L’expression de son regard vers le plafond du Budokan lorsqu’elle salua le tatami après sa défaite contre la Hongroise Reka Pupp au premier tour des Jeux olympiques était prémonitoire. Certains observateurs avisés n’étaient en effet pas passer à côté de ce signe, très marquant, du langage corporel de la star kosovare. Un regard en forme d’adieu à ce monde du très haut niveau, après une prestation où cette envie inextinguible, si caractéristique de la championne olympique de Rio en -52kg, n’avait jamais affleuré de sa prestation. Elle si dure, si impactante, si effrayante pour ses adversaires depuis plus de dix ans, n’avait visiblement plus cette obsession insatiable de victoires. Il faut dire que Kelmendi, trente ans, use son bras gauche, ses uchi-mata et tsuri-goshi depuis maintenant plus d’une dixaine d’années sur tous les tatamis du globe. Une combattante devenue symbole de la réussite d’une jeune nation, le Kosovo, autour de son charismatique entraîneur, Driton Kuka. C’est lors des championnats du monde juniors 2009, à Paris, que Kelmendi arbore pour la première fois le drapeau de cette nouvelle république officialisée au début de l’année 2008. Elle remporte alors le premier titre mondial de son pays. La genèse d’une destinée fantastique. Passée à côté de ses JO de Londres (elle est battue par la Mauricienne Christianne Legentil en tableau), elle fera totalement l’olympiade suivante. Deux titres de championne d’Europe (2014, 2016), un doublé planétaire (2013 et 2014) et, surtout, le Graal olympique à Rio, avec une victoire toute en supériorité sur l’Italienne Odette Giuffrida. Derrière ce qui restera l’apogée d’une carrière d’une judokate devenue désormais égérie du jeune pays balkanique et une inspiratrice pionnière pour ses copines de souffrance sur le tatami (Distria Krasniqi et Nora Gjakova), de nouveaux moments de gloire avec deux nouveaux titres continentaux (2017 et 2019) et une dernière médaille mondiale à Tokyo, en 2019.

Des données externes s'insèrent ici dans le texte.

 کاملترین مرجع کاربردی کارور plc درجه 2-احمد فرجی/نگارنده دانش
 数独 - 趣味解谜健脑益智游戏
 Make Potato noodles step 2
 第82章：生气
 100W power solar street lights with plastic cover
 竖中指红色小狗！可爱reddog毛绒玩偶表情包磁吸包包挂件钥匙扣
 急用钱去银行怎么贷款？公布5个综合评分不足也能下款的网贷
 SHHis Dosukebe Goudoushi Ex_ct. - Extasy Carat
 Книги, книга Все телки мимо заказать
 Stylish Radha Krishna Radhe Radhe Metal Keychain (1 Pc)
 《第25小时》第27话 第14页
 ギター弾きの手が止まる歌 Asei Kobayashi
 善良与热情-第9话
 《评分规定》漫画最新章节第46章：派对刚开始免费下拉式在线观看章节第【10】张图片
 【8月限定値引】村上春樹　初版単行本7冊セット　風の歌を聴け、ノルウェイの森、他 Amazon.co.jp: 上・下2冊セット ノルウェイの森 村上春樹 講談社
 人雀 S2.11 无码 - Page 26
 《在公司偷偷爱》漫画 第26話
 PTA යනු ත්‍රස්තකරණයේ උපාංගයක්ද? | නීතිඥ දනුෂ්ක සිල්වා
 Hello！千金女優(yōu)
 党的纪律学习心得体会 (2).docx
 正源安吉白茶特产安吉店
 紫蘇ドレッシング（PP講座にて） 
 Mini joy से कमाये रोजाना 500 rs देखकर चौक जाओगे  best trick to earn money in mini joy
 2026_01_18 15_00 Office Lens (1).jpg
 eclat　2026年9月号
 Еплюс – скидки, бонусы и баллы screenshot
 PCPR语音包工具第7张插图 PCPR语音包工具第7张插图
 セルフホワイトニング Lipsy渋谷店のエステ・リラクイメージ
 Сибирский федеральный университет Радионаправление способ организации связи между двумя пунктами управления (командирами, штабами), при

Un évènement où Kelmendi, dans sa demi-finale face au prodige nippon Uta Abe, aura offert l’un des sommets d’intensité de cette compétition au niveau tout simplement exceptionnel. Est-ce que la coupure due à la crise sanitaire mondiale a eu raison de la motivation de la légende kosovare ? Quoiqu’il en soit, le circuit mondial nouvel mouture perd l’un de ses plus illustres symboles et réussites.
Pour autant, le judo ne quittera pas Majlinda Kelmendi puisque son mentor, Driton Kuka veut faire d’elle une assistante au sein d’un judo kosovar aux désormais trois titres olympiques et maintenant doté d’un centre national d’entraînement inauguré il y a peu en présence de Marius Vizer. Kelmendi en a donc fini avec la phase du judo «contre les autres». La voilà qui débute celle du «judo pour les autres». Une nouvelle page à écrire pour cette figure emblématique.